Il trattamento delle vertigini poggia le basi sulla definizione stessa di vertigine: più che una malattia, essa si può considerare un disagio, ovvero un sintomo persistente, che può essere correlato a numerose patologie sia di tipo locale che sistemico, e che spesso coinvolge l’assetto psicologico ed emozionale di chi ne è affetto, costituendo in alcuni casi un fattore invalidante per una normale e serena conduzione della propria vita.
Riportiamo di seguito i principali interventi di cui si compone l’approccio terapeutico.

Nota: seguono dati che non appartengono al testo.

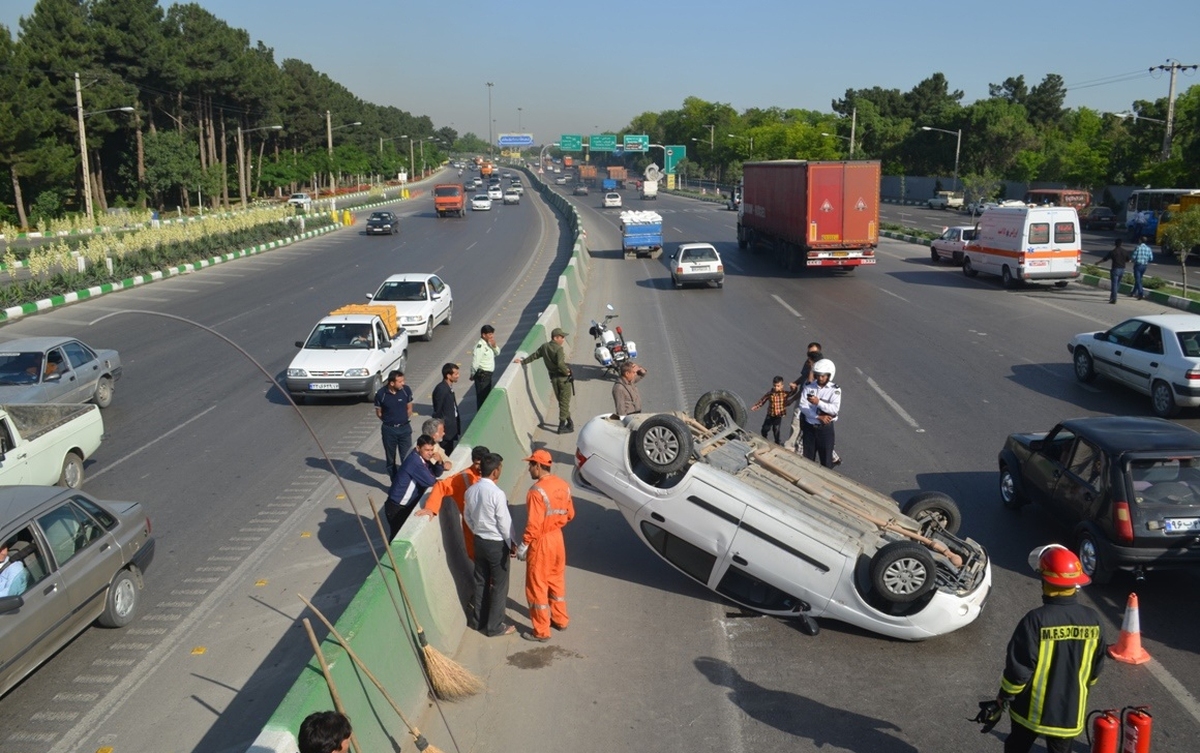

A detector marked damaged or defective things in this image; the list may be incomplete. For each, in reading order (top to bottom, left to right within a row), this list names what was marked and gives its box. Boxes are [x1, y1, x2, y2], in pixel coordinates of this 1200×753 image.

overturned white car [576, 388, 988, 642]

Trattamenti farmacologici :
La terapia farmacologica esprime la massima efficacia nel trattamento delle forme acute mentre nelle patologie croniche assume un significato prevalentemente sintomatico.
Schematicamente possiamo ricordare :
- Farmaci sintomatici
vengono utilizzati soprattutto per ridurre la vertigine e la sintomatologia neurovegetativa associata alle crisi vertiginose maggiori ( nausea, vomito, tachicardia, sudorazione…); la loro azione consiste almeno in parte nella inibizione della attività dei nuclei vestibolari centrali (cosiddetti “farmaci vestibolo soppressori”); il trattamento deve essere di durata breve (giorni) per evitare che l’inibizione di attività dei nuclei vestibolari ritardi o comprometta i processi di compenso vestibolare centrale; fra i più utilizzati ricordiamo :
. neurolettici derivati dalla fenotiazina (tietilperazina, proclorperazina)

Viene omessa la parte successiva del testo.